Sharp Bounds on Random Walk Eigenvalues via Spectral Embedding

TL;DR

This paper develops sharp bounds on the eigenvalues of random walk matrices using spectral embedding, leading to improved estimates on mixing times, return probabilities, and a new local algorithm for counting spanning trees.

Contribution

It introduces spectral embedding as a unifying framework for bounding all eigenvalues of graphs, extending previous results and providing new tools for analyzing random walks and graph parameters.

Findings

Eigenvalues are bounded by 1 - Omega(k^3/n^3) for all k >= 2

Bounds improve to 1 - Omega(k^2/n^2) for regular graphs

Spectral embedding yields sharper bounds on mixing times and return probabilities

Abstract

Spectral embedding of graphs uses the top k non-trivial eigenvectors of the random walk matrix to embed the graph into R^k.

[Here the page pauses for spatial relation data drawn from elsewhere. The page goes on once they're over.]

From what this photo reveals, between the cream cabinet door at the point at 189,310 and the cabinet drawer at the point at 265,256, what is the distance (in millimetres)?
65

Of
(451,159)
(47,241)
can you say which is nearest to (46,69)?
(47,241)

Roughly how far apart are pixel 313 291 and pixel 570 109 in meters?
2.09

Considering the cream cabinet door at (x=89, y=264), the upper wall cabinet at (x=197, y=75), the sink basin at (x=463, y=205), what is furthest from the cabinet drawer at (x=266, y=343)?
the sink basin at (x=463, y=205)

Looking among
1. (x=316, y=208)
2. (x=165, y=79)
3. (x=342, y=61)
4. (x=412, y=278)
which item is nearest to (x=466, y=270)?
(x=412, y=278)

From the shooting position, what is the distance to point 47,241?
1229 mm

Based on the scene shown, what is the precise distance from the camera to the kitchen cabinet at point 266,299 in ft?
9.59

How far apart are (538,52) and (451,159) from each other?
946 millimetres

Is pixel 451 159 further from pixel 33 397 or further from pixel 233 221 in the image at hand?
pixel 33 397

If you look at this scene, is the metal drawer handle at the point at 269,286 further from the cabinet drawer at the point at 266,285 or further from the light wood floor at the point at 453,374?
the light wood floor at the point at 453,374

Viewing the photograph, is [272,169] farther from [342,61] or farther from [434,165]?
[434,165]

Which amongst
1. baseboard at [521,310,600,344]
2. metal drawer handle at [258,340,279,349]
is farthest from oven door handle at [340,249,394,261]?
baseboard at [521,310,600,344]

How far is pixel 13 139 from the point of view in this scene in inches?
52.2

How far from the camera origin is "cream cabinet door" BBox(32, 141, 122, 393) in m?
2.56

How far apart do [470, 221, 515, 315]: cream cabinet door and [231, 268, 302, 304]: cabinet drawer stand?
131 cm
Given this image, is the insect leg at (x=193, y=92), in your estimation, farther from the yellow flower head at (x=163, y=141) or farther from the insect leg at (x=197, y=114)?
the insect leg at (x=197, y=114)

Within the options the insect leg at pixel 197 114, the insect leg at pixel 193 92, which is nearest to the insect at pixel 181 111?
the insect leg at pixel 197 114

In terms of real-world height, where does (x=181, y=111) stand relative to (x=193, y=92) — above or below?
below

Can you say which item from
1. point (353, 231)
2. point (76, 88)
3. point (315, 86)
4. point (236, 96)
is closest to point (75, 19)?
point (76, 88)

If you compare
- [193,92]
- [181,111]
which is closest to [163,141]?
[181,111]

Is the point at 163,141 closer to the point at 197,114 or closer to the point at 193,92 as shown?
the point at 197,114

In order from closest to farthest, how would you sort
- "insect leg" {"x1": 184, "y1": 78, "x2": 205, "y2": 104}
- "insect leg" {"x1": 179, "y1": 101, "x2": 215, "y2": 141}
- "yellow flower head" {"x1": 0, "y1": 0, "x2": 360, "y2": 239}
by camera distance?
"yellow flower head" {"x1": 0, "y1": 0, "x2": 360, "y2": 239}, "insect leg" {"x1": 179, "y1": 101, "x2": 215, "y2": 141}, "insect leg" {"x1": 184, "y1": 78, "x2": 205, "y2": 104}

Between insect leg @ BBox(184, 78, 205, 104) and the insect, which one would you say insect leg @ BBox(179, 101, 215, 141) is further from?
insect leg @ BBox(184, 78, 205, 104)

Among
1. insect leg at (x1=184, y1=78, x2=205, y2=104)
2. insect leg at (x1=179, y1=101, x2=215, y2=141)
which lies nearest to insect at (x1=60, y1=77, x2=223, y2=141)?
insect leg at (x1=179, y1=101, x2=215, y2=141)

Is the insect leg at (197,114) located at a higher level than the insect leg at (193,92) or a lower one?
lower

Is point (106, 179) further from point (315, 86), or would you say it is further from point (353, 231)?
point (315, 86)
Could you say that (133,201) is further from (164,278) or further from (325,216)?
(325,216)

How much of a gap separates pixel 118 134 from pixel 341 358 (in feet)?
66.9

The primary use of this embedding has been for practical spectral clustering algorithms [SM00,NJW02]. Recently, spectral embedding was studied from a theoretical perspective to prove higher order variants of Cheeger's inequality [LOT12,LRTV12]. We use spectral embedding to provide a unifying framework for bounding all the eigenvalues of graphs. For example, we show that for any finite graph with n vertices and all k >= 2, the k-th largest eigenvalue is at most 1-Omega(k^3/n^3), which extends the only other such result known, which is for k=2 only and is due to [LO81]. This upper bound improves to 1-Omega(k^2/n^2) if the graph is regular. We generalize these results, and we provide sharp bounds on the spectral measure of various classes of graphs, including vertex-transitive graphs and infinite graphs, in terms of specific graph parameters like the volume growth. As a consequence, using the entire spectrum, we provide (improved) upper bounds on the return probabilities and mixing time of random walks with considerably shorter and more direct proofs. Our work introduces spectral embedding as a new tool in analyzing reversible Markov chains. Furthermore, building on [Lyo05], we design a local algorithm to approximate the number of spanning trees of massive graphs.